═══ RAW DATA ═══
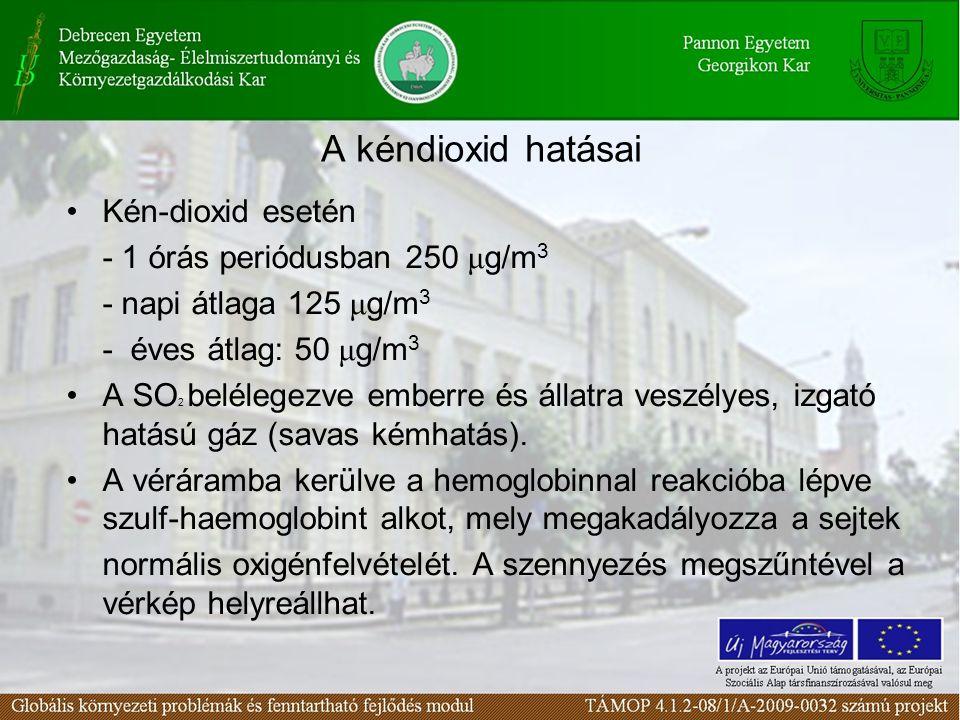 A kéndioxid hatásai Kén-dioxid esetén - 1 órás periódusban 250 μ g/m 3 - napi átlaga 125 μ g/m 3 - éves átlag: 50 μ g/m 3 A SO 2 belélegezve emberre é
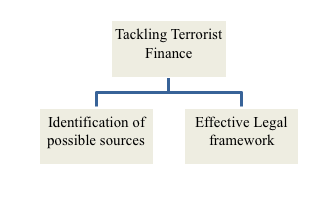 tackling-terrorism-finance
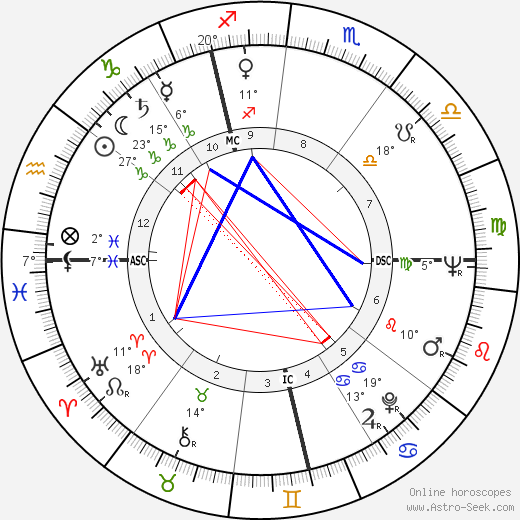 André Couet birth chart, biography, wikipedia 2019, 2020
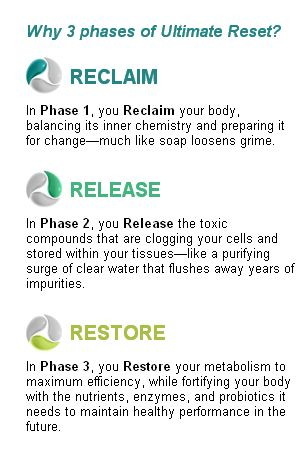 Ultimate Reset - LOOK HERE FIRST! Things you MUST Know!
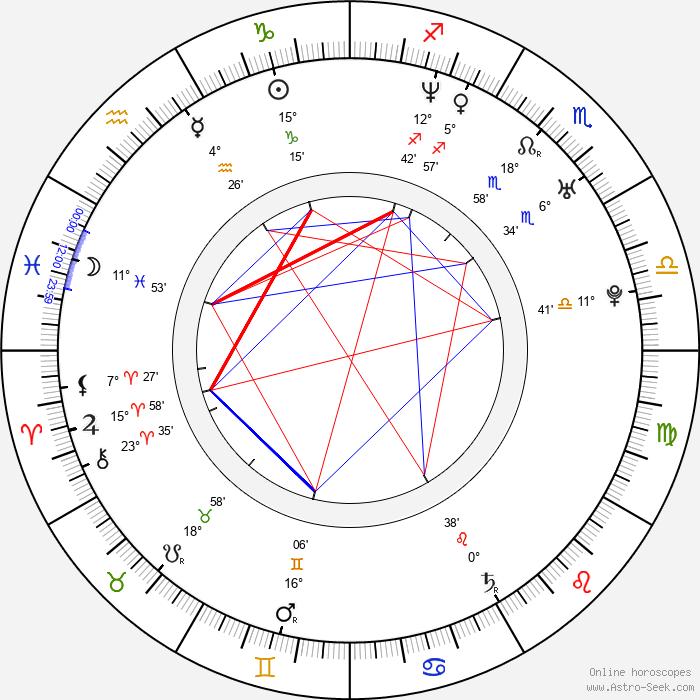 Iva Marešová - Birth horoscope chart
═══
═══ RAW DATA ═══
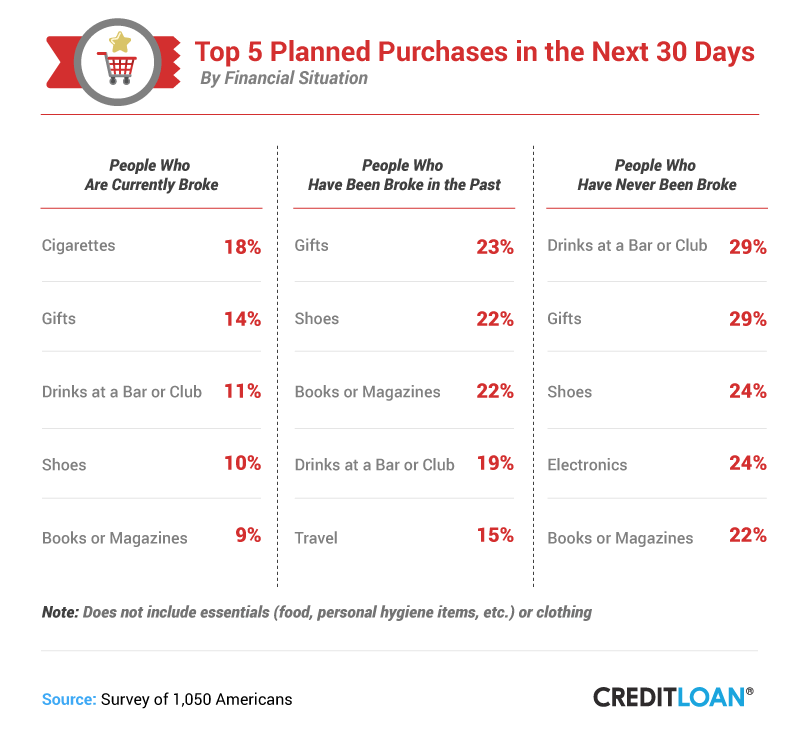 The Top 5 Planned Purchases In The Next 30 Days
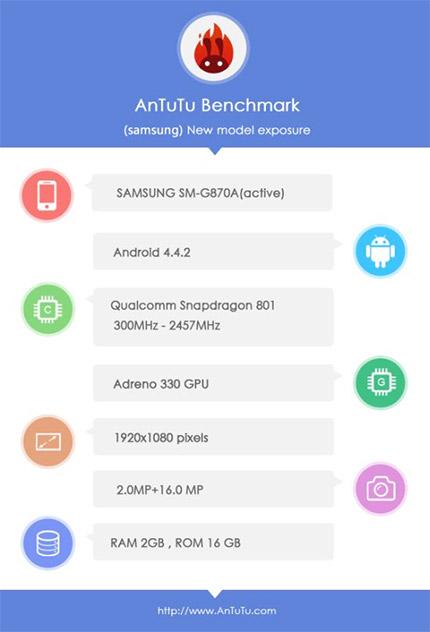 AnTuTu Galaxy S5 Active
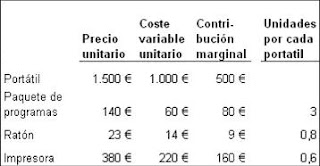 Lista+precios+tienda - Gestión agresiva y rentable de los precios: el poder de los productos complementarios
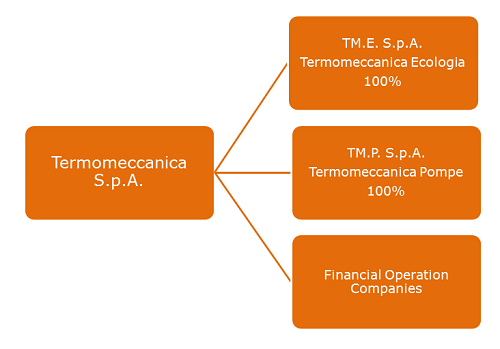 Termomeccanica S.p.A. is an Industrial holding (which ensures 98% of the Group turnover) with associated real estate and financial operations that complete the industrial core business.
═══
▸ TASK OBJECTIVE
Return exactly the stretch above whose first line contains "The Top 5 Planned" and whose last line contains "Lista+precios+tienda - Gestión", and nothing outside it. The pictures should not appear.

▸ RESPONSE TO THE EXERCISE
 The Top 5 Planned Purchases In The Next 30 Days
 AnTuTu Galaxy S5 Active
 Lista+precios+tienda - Gestión agresiva y rentable de los precios: el poder de los productos complementarios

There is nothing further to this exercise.